Van Weyenbergh Fine Art
France restitutes African Art, part 2
Reginald Groux, founder of MAHICAO museum ( Musée d'art et d'histoire des cultures d'Afrique de l'Ouest) wrote:
However, in 1906, painters like Vlaminck and Derain exchanged letters where they testify to an emotional shock in front of these objects that they consider with an artist's eye. The Demoiselles d'Avignon, a painting painted by Picasso in 1907, reveals to the world a new plastic language directly inspired by African sculpture: Cubism. This major event will have a profound impact on all art of the twentieth century.
But it was not until the early 1920s that masks and statues from Africa began to agitate a tiny group of avant-gardists in France, painters, writers, poets, sculptors.

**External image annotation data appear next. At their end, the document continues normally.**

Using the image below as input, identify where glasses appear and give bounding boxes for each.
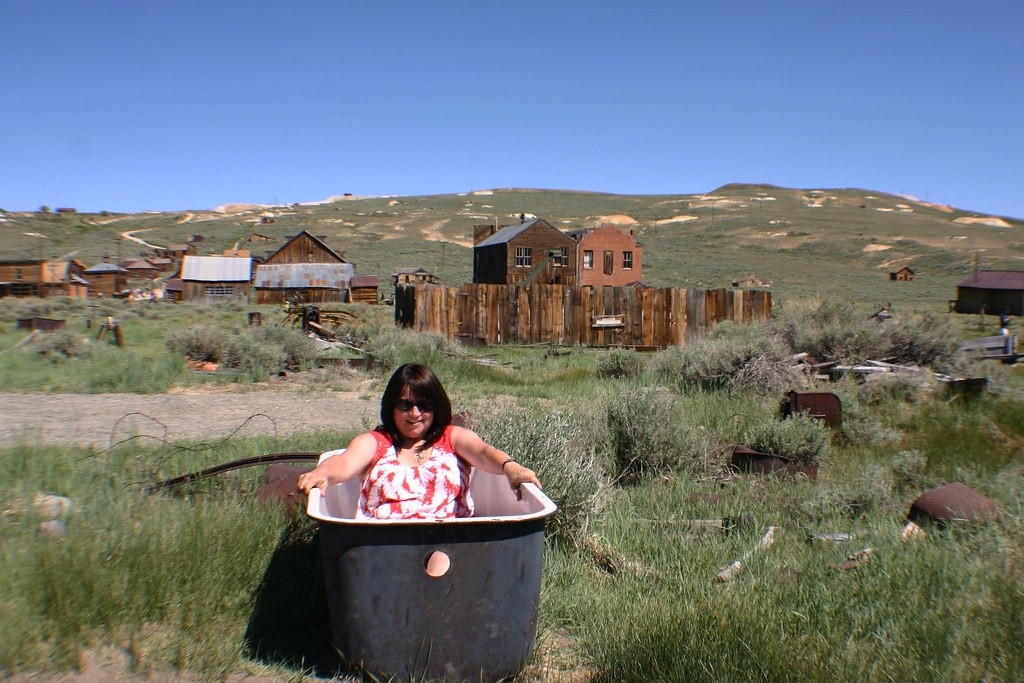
[392,398,435,411]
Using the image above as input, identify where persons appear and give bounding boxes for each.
[1000,306,1013,335]
[870,300,892,320]
[297,362,543,521]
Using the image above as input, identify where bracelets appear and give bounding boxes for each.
[502,459,517,473]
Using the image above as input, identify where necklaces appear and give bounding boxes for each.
[414,452,425,465]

Meanwhile, in Africa, colonization is making its way:
- priests are converting,
- doctors and nurses are caring,
- school teachers are teaching,
-agriculture is developing.
Progress is infiltrating into the small villages of the bush, or the great forest and ancestral beliefs lose their power. The relationship with the cult of the ancestors deteriorates, the mask loses its authority, the medicines treat better than the witch doctor, the traditional values regress gradually.
Families and villages getting rid of customary objects, masks, and statues. These items send back an image of a bygone past of which they have often been taught to be ashamed.
Thus, for example, in the 1940s, the Senufo Korhogo in Ivory Coast get rid of their statues in a sacred forest to convert to the cult of Massa. They will be recovered by a missionary, Father Convers, and will thus be saved from termites. I once had in my hands an important mirror fetish (today at the Dapper Foundation) that was offered by the chief of a Bakongo village to Dr. Eugène Jamot to thank him for overcoming the sleeping sickness that hit the people.
Colonial administrators, doctors such as Jammot, engineers like Robert Lehuard, all curious and cultured people, thus collected collections on-site before the Second World War.
They were interested in African Art, out of curiosity, love for art, by the spirit to preserve a culture, or respect for all that people produce of beauty.
In parallel, many objects were spontaneously handed over by new converts to the missionaries who sent them to the Mission Museum in Lyon, where some of them were sold.
Major cultural events are the beginning of an interest that continues to grow for African art, with a public that continues to expand. The first collections appear, among which Paul Guillaume in France, Dr. Barnes and Héléna Rubinstein across the Atlantic, Josef Müller in Solothurn, Switzerland. The early professional collectors, often big game hunters, enjoy safaris to collect in bush villages. Ethnologists are also involved, a market based on increasing demand creates an offer in proportion.
The 1931 International Colonial Exhibition in Paris generated strong demand and marked the beginning of mass-produced copies for the colony's white market.
From 1950 some skilled Senegalese or Malian merchants have already made a specialty of collecting and reselling art. Sow Gouro in Bamako, Mamadou Scylla turned millionaire, Diongassi Almamin who will sell the magnificent maternity Djennenke from the Périnet collection to name only the best known.
European merchants are crisscrossing West Africa in search of rare objects: Henri and Hélène Kamer, Jean-Michel Huguenin and Pierre Langlois, Georges Vidal, Emil Storrer or Frédéric-Henri Lem.